Joss met his eyes and smiled. Pleading was not sexy. Being confident and direct with a business-person-to-business-person frankness—that was sexy.
“I’d like you to think about it.” She’d made it a point this morning to put on her sexiest bra. It was a demi in beige and blue that lifted her breasts up like two scoops of French vanilla ice cream and ended just before her nipples began. Rogan was a very old-fashioned guy—the big surprise when she’d first met him. A little flash of ice cream. Perhaps a peek at some unskirted thigh. He’d be toast. The board would be hard, but let’s face it, he’d be harder.
That was about the one advantage women had in the business world.

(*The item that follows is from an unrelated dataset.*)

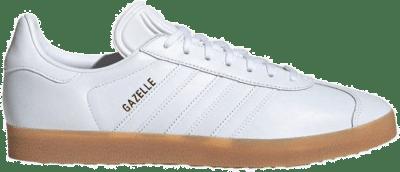 adidas Gazelle Cloud White BD7479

Men didn’t always think with their frontal lobes. Anyone who’d ever dated a man knew it. And when the thought process did its little dance out the frontal lobes and over to the basal ganglia, it left a trail of mush in its wake.
She put the cash flow statement and her phone on the edge of Rogan’s desk, stood up and leaned over to examine his desk clock. Waaay over. It was an ugly, ornate thing he’s said his old girlfriend, Daphne, had gotten him. It managed to be both gaudily antique and tethered by a power cord—the worst of both worlds. She could feel herself shaking.
She had never done this before. It wasn’t her operating style. But if this was all it took to keep the company afloat, in the overall scheme of things, it wasn’t too much to ask. Business was business. Some people had the marbles. Some people wanted the marbles. Unless you could think of a way to swipe some marbles for yourself, you wouldn’t get to play.
She could hear the tick tick tick, and even though she wasn’t looking, she could feel his gaze reach all the way to her navel. The tenor of the room changed, as did the cadence of his breathing.
“I think,” she said, giving him a smile, “you can convince them.”
He had the good sense to blush. Rather a charming thing, if you thought about it. The little spots of color on his cheeks were the first step in the mush process.
“I-I could probably try to convince them.”
Could you, now? Joss examined the clock for another long moment, then unbent and dropped in her seat.